I asked him about it (did he try to shift on the bumpy course with deep gravel sections or just pick one gear for the whole race?). He had heard about cyclocross a week before and wanted to try it out. The most appropriate bike he had was a touring bike with downtube shifters, so he bought some knobby tires and lined up for the race on Sunday morning!
And yes, he tried to shift during the race (but it wasn't very easy!).
@G'rilla that's what I'm talking about! I hate Di2, power meters, and all other gadgets....yet, this is me just being a crotchety douche, because I've never used any of them. I just think it's all a stupid waste. Get up there on the bike you have/like/makes you happy and ride your heart out, like that dude.
@all: does it make me a hypocritical retrogrouch to be using Shimano STI, but refusing electronic shifting? I mean when STI were introduced, people probably truned their noses up at them as they preferred their downtube shifters. I mean to hear some people, everything will be electric in five years and this kills me....
@eightzero
Very true. But maintenance issues aside for the moment, there is the question of braking performance. Disks on a mountain bike make all kinds of sense to me. I've felt the difference, not that I especially like mtb'ing--maybe especially because I don't especially like mtb'ing. But unless I were trying to squeeze an extra km/hr out of my sphincter muscle I *think* I'd have a hard time mustering a boner for disks on a road bike. But I'm open to persuasion.
As a pedalwan learner, I'd always equated the big ring as the "power" gear. You need to move your fat ass up the hill- Big Ring. Beat the hill into submission, lest it beat you and make you go into the small ring and slow down.Or walk. Or worst of all, stop. All of this was my thinking, and continues to be as if the Apostle had revealed his knowlege and grace to me through my purity of spirit. If the point of going out on the bike is going fast and getting somewhere fast, then why go to the small ring at all? Bikes are for riding, and riding fast is most fun. Riding in the small ring is for letting your hippie buddy riding his MTB/wife/child along side to keep up without repeatedly dropping them. Anything less than the Big Ring is for when you are completely spent, bonked out, unintentional singletrack adventures, limping back injured from a crash, or hung over and spinning out the poison as far as I have gathered in my (limited) studies.
In all, this article encompasses many Rules, not just Rule #90. Of course Rule #V. It's a given. But Rules #6, #10, and # 55 reveal themselves as well, I've found. Also to be taken into account, Rule # 85. As anyone who has ever pedaled up a hill (in the big ring, of course) the prize we find at the crest- The downhill ride. Bombs Away and Chapeau!
@DerHoggz
Love the colors, but I have to say I'm sort of getting over sloping TT geometry... on my next bike it'll be straight unless there is a very compelling reason for it otherwise.
@frank If the big ring always gives the greatest leverage, why don't track and single speed cyclocross bikes always use a 53 ring?

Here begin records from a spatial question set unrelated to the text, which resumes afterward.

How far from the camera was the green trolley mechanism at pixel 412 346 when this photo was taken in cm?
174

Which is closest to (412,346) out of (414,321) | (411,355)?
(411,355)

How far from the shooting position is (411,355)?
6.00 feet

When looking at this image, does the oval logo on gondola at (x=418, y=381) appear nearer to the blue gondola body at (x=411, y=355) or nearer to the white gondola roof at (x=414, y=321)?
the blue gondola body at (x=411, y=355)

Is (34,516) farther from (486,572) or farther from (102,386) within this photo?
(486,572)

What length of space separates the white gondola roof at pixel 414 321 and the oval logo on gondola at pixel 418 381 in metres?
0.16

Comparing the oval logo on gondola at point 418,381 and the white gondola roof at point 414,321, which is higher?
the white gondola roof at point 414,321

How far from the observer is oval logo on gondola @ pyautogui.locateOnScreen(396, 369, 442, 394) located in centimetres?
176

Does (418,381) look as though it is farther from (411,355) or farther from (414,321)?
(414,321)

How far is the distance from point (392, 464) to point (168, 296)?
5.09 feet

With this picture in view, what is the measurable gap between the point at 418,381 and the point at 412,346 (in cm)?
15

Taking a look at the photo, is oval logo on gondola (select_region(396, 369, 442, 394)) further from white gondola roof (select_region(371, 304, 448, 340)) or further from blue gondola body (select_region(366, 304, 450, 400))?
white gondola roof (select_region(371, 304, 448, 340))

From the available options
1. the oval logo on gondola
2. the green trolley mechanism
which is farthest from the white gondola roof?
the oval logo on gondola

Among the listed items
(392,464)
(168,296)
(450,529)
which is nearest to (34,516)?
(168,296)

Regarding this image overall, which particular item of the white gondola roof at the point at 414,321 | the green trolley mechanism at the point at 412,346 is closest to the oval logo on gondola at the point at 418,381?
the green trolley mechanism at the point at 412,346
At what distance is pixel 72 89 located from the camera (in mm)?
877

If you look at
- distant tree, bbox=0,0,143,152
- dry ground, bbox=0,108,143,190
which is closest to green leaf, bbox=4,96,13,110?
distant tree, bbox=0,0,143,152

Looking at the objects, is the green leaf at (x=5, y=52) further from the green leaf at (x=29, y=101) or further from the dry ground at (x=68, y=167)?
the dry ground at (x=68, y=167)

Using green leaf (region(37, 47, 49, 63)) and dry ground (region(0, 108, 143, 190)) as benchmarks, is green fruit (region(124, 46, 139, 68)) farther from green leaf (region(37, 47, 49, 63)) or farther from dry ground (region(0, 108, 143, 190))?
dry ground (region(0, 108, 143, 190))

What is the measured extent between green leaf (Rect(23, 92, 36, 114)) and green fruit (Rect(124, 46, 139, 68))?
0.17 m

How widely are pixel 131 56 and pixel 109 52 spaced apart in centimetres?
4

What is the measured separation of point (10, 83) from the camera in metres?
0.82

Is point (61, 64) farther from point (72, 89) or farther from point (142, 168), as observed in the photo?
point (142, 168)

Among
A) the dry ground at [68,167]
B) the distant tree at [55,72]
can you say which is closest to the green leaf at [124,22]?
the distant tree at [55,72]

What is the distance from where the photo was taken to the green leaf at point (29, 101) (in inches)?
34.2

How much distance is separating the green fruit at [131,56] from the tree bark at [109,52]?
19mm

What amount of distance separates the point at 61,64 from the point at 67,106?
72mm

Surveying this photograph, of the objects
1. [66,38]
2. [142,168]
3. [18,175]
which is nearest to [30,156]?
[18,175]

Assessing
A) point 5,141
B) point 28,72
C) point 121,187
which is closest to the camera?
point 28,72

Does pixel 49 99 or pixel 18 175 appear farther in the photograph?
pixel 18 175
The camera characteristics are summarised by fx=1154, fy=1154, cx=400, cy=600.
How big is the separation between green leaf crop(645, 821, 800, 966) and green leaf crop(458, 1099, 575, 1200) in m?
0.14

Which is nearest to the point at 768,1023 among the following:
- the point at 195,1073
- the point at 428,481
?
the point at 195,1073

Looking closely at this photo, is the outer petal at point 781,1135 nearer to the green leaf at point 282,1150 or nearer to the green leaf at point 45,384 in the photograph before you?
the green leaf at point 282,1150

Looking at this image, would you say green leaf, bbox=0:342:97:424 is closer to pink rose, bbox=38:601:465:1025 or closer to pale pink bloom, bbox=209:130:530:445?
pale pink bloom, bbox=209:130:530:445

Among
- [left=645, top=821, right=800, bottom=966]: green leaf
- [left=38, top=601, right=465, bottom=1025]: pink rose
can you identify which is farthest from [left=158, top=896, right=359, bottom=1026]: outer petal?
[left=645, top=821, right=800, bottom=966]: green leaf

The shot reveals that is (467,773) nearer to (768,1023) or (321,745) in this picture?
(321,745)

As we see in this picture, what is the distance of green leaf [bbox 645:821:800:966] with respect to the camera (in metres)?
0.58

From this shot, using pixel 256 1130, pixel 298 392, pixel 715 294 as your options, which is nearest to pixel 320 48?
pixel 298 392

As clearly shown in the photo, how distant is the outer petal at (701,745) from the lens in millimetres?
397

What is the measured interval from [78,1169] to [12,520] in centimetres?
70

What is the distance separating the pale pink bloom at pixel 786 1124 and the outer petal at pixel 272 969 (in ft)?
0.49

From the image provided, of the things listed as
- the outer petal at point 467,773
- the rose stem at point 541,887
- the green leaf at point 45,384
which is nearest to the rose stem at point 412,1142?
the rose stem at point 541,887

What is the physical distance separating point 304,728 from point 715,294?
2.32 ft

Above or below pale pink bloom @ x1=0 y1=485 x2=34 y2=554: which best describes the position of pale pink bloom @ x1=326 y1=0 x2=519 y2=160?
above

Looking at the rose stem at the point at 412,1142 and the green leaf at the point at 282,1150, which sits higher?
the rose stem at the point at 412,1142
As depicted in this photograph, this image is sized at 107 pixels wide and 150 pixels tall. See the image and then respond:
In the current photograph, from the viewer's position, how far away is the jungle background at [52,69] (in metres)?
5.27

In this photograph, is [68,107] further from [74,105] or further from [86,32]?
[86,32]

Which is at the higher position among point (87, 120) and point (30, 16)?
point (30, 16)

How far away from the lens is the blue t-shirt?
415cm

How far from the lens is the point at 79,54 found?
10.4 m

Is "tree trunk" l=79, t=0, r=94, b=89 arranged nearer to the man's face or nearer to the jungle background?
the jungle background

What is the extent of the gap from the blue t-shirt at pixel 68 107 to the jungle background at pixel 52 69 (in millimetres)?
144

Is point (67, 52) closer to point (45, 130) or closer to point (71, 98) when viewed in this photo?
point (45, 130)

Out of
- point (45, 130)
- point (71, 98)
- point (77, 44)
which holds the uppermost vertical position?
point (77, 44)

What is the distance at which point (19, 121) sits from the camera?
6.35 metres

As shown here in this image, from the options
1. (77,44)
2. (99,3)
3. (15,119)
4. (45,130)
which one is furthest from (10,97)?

A common CX gear is 38x18, which is the same as 53x25. But people regularly go for the smaller chainring to get the same ratio.
Or maybe I should try it! It would be intimidating to line up next to someone with a 53 if you only have a 38!
@PeakInTwoYears
Piston or lever fillers?
@frank Great article. I've always been a big fan of short steep climbs I can smash out of the saddle in the big ring. But as I widen my scope of climbs to things more "epic" I eventually came to realize that for long steep efforts nothing beats a high cadence only afforded by the small ring and sometimes, ahem, 26-28 tooth cogs.
With regards to electronic shifting, I'm against it, I think it's a waste of money for something unnecessary, and on top of that it adds weight. My shit works fine almost all the time.
As far as the Power meter bashing, I think the naysayers may be missing the point. It's a tool to make your training time more efficient SO YOU CAN GO FASTER!!!!!! You know the V and shit.
@niksch
I only have piston fillers. I'm not as who should say a collector or cognoscento. But I get a little thrill at the thought of a good chancery cursive.